(Source material begins)

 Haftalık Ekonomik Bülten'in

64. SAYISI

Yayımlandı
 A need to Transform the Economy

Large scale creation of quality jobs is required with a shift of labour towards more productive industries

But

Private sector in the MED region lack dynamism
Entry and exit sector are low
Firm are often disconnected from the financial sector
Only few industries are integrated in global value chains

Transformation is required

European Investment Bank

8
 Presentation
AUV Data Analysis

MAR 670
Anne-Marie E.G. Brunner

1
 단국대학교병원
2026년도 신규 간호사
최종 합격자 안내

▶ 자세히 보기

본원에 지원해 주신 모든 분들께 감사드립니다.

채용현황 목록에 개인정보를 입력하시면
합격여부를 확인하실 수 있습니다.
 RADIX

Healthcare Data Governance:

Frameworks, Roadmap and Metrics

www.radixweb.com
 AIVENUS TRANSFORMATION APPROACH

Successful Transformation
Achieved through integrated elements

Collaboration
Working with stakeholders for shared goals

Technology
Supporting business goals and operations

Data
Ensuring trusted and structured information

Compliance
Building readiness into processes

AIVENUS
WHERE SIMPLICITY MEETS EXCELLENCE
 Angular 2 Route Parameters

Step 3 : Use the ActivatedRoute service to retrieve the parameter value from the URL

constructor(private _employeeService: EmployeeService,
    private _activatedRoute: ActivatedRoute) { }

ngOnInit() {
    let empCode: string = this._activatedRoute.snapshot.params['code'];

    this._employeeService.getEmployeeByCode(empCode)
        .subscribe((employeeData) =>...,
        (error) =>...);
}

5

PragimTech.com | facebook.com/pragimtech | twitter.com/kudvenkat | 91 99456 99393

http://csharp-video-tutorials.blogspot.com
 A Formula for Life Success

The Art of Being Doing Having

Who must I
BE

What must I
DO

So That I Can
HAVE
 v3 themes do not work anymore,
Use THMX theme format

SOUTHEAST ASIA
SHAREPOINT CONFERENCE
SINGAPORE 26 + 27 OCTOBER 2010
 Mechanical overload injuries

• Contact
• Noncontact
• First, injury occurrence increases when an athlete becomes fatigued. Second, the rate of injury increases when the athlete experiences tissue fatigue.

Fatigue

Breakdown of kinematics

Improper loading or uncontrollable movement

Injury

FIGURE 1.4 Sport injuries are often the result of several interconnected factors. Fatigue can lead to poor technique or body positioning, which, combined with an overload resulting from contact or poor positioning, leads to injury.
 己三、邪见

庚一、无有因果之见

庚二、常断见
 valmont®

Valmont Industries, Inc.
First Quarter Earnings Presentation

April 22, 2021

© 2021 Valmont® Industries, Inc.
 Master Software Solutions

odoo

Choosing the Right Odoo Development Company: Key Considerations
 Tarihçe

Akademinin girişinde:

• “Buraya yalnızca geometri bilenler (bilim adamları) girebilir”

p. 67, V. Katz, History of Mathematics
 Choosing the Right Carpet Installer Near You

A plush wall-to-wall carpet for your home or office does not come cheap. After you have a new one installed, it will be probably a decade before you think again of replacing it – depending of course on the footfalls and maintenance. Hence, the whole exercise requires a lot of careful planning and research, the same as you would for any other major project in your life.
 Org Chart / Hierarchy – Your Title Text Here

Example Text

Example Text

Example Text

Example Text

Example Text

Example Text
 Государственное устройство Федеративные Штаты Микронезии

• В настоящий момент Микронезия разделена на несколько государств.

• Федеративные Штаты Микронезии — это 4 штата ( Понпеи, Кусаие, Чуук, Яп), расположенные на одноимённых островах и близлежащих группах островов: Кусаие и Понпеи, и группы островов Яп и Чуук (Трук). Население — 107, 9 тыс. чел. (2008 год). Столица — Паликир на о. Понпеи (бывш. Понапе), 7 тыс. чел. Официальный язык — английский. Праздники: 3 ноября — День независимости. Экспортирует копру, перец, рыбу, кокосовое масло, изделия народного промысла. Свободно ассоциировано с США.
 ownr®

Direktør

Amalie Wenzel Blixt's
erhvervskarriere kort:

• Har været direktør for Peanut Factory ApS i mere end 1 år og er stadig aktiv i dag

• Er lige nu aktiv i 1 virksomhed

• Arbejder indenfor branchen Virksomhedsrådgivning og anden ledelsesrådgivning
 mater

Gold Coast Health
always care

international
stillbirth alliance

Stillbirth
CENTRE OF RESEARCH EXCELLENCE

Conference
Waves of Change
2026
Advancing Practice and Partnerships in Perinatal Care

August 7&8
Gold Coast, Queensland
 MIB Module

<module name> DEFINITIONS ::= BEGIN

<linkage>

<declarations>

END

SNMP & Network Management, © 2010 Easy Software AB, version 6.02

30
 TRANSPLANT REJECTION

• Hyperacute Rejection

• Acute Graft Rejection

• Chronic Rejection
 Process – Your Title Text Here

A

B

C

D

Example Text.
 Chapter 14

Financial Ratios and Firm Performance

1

(Source material ends)

§ What you need to do: All of the entries above must be quoted exactly.

§ Task output:
 Haftalık Ekonomik Bülten'in

64. SAYISI

Yayımlandı
 A need to Transform the Economy

Large scale creation of quality jobs is required with a shift of labour towards more productive industries

But

Private sector in the MED region lack dynamism
Entry and exit sector are low
Firm are often disconnected from the financial sector
Only few industries are integrated in global value chains

Transformation is required

European Investment Bank

8
 Presentation
AUV Data Analysis

MAR 670
Anne-Marie E.G. Brunner

1
 단국대학교병원
2026년도 신규 간호사
최종 합격자 안내

▶ 자세히 보기

본원에 지원해 주신 모든 분들께 감사드립니다.

채용현황 목록에 개인정보를 입력하시면
합격여부를 확인하실 수 있습니다.
 RADIX

Healthcare Data Governance:

Frameworks, Roadmap and Metrics

www.radixweb.com
 AIVENUS TRANSFORMATION APPROACH

Successful Transformation
Achieved through integrated elements

Collaboration
Working with stakeholders for shared goals

Technology
Supporting business goals and operations

Data
Ensuring trusted and structured information

Compliance
Building readiness into processes

AIVENUS
WHERE SIMPLICITY MEETS EXCELLENCE
 Angular 2 Route Parameters

Step 3 : Use the ActivatedRoute service to retrieve the parameter value from the URL

constructor(private _employeeService: EmployeeService,
    private _activatedRoute: ActivatedRoute) { }

ngOnInit() {
    let empCode: string = this._activatedRoute.snapshot.params['code'];

    this._employeeService.getEmployeeByCode(empCode)
        .subscribe((employeeData) =>...,
        (error) =>...);
}

5

PragimTech.com | facebook.com/pragimtech | twitter.com/kudvenkat | 91 99456 99393

http://csharp-video-tutorials.blogspot.com
 A Formula for Life Success

The Art of Being Doing Having

Who must I
BE

What must I
DO

So That I Can
HAVE
 v3 themes do not work anymore,
Use THMX theme format

SOUTHEAST ASIA
SHAREPOINT CONFERENCE
SINGAPORE 26 + 27 OCTOBER 2010
 Mechanical overload injuries

• Contact
• Noncontact
• First, injury occurrence increases when an athlete becomes fatigued. Second, the rate of injury increases when the athlete experiences tissue fatigue.

Fatigue

Breakdown of kinematics

Improper loading or uncontrollable movement

Injury

FIGURE 1.4 Sport injuries are often the result of several interconnected factors. Fatigue can lead to poor technique or body positioning, which, combined with an overload resulting from contact or poor positioning, leads to injury.
 己三、邪见

庚一、无有因果之见

庚二、常断见
 valmont®

Valmont Industries, Inc.
First Quarter Earnings Presentation

April 22, 2021

© 2021 Valmont® Industries, Inc.
 Master Software Solutions

odoo

Choosing the Right Odoo Development Company: Key Considerations
 Tarihçe

Akademinin girişinde:

• “Buraya yalnızca geometri bilenler (bilim adamları) girebilir”

p. 67, V. Katz, History of Mathematics
 Choosing the Right Carpet Installer Near You

A plush wall-to-wall carpet for your home or office does not come cheap. After you have a new one installed, it will be probably a decade before you think again of replacing it – depending of course on the footfalls and maintenance. Hence, the whole exercise requires a lot of careful planning and research, the same as you would for any other major project in your life.
 Org Chart / Hierarchy – Your Title Text Here

Example Text

Example Text

Example Text

Example Text

Example Text

Example Text
 Государственное устройство Федеративные Штаты Микронезии

• В настоящий момент Микронезия разделена на несколько государств.

• Федеративные Штаты Микронезии — это 4 штата ( Понпеи, Кусаие, Чуук, Яп), расположенные на одноимённых островах и близлежащих группах островов: Кусаие и Понпеи, и группы островов Яп и Чуук (Трук). Население — 107, 9 тыс. чел. (2008 год). Столица — Паликир на о. Понпеи (бывш. Понапе), 7 тыс. чел. Официальный язык — английский. Праздники: 3 ноября — День независимости. Экспортирует копру, перец, рыбу, кокосовое масло, изделия народного промысла. Свободно ассоциировано с США.
 ownr®

Direktør

Amalie Wenzel Blixt's
erhvervskarriere kort:

• Har været direktør for Peanut Factory ApS i mere end 1 år og er stadig aktiv i dag

• Er lige nu aktiv i 1 virksomhed

• Arbejder indenfor branchen Virksomhedsrådgivning og anden ledelsesrådgivning
 mater

Gold Coast Health
always care

international
stillbirth alliance

Stillbirth
CENTRE OF RESEARCH EXCELLENCE

Conference
Waves of Change
2026
Advancing Practice and Partnerships in Perinatal Care

August 7&8
Gold Coast, Queensland
 MIB Module

<module name> DEFINITIONS ::= BEGIN

<linkage>

<declarations>

END

SNMP & Network Management, © 2010 Easy Software AB, version 6.02

30
 TRANSPLANT REJECTION

• Hyperacute Rejection

• Acute Graft Rejection

• Chronic Rejection
 Process – Your Title Text Here

A

B

C

D

Example Text.
 Chapter 14

Financial Ratios and Firm Performance

1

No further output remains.